L’opposition sud-africaine a remis mercredi la pression sur le très contesté président Jacob Zuma en faisant descendre ses troupes dans les rues de Pretoria pour exiger sa démission, avant un nouveau vote de défiance annoncé au Parlement.
Moins d’une semaine après une première vague de manifestations d’ampleur dans plusieurs villes du pays, des dizaines de milliers de personnes se sont à nouveau rassemblées dans les rues de la capitale Pretoria au cri de « Zuma doit tomber ».
Englué depuis des mois dans une litanie d’affaires de corruption, le chef de l’Etat est secoué par une nouvelle tempête politique depuis le remaniement ministériel qu’il a ordonné le 30 mars.
Le limogeage du ministre des Finances Pravin Gordhan, qui s’opposait à lui au nom de la transparence de la gestion des deniers publics, a provoqué la colère de l’opposition et une dégradation de la note financière de l’Afrique du Sud.
La marche de mercredi est pour l’essentiel constituée de militants de l’Alliance démocratique (DA) et des Combattants économiques de la liberté (EFF), les deux principaux partis hostiles au Congrès national africain (ANC) au pouvoir.
Elle doit s’achever devant Union Buildings, siège du gouvernement.
« Je suis venu parce que Zuma doit partir, il a vendu le pays.
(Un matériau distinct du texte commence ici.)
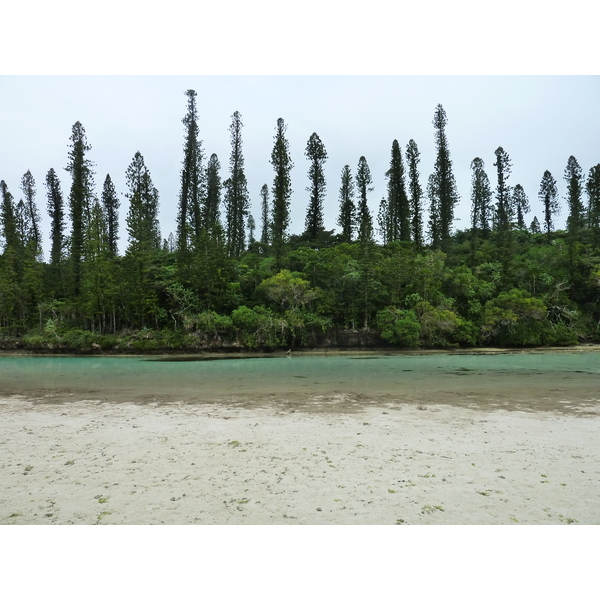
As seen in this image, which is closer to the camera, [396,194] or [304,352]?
[304,352]

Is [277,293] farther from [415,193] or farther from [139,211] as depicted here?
[415,193]

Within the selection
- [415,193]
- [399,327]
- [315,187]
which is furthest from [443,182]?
[399,327]

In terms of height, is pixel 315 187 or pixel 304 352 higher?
pixel 315 187

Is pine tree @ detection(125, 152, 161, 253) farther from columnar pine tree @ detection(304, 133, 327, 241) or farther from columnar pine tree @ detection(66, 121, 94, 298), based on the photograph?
columnar pine tree @ detection(304, 133, 327, 241)

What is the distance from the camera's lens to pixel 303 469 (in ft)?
19.2

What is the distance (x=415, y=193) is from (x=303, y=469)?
5812 centimetres

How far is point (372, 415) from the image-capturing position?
31.7ft

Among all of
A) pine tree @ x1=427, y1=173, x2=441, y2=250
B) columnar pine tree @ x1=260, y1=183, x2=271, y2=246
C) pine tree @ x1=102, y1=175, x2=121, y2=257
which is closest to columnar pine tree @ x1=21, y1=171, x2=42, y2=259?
pine tree @ x1=102, y1=175, x2=121, y2=257

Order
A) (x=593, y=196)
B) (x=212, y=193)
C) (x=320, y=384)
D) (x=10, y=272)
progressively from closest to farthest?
1. (x=320, y=384)
2. (x=10, y=272)
3. (x=212, y=193)
4. (x=593, y=196)

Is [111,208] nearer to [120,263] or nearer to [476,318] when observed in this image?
[120,263]

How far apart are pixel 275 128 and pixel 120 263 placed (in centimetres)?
2716

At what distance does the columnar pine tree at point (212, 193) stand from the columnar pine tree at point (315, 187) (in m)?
13.1

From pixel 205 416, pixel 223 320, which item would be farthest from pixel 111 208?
pixel 205 416

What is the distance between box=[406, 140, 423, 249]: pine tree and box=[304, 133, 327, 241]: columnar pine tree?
43.5ft
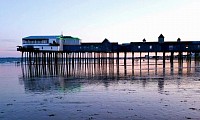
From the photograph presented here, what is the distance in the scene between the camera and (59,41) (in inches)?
2889

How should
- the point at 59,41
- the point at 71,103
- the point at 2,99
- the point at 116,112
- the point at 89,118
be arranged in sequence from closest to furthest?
the point at 89,118 < the point at 116,112 < the point at 71,103 < the point at 2,99 < the point at 59,41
Je ne veux plus le voir », a déclaré à l’AFP une militante des EFF, Mavis Madisha, 37 ans, noyée au milieu des bérets et T-shirts rouges du mouvement de la gauche radicale.
« Nous disons à Zuma et à sa clique +ça suffit+ », a ajouté un autre membre des EFF, Mthunzi Nxumalo, « il y en a assez de ce pillage ».
« Zuma trompe notre pays », a pour sa part estimé Vasco da Gama, responsable local de la DA à Johannesburg. « Il est grand temps pour l’opposition de s’unir pour la cause commune de l’avenir de l’Afrique du Sud », a-t-il ajouté.
Vendredi, des dizaines de milliers de personnes avaient déjà défilé dans plusieurs villes d’Afrique du Sud pour réclamer le départ de Jacob Zuma.
La DA et les EFF ont également déposé au Parlement une nouvelle motion de défiance contre le chef de l’Etat.
– Défiance –
M. Zuma a balayé d’un revers de main ces protestations, qu’il a qualifiées de « racistes » même si toutes les ethnies, confessions et cultures du pays y étaient représentées.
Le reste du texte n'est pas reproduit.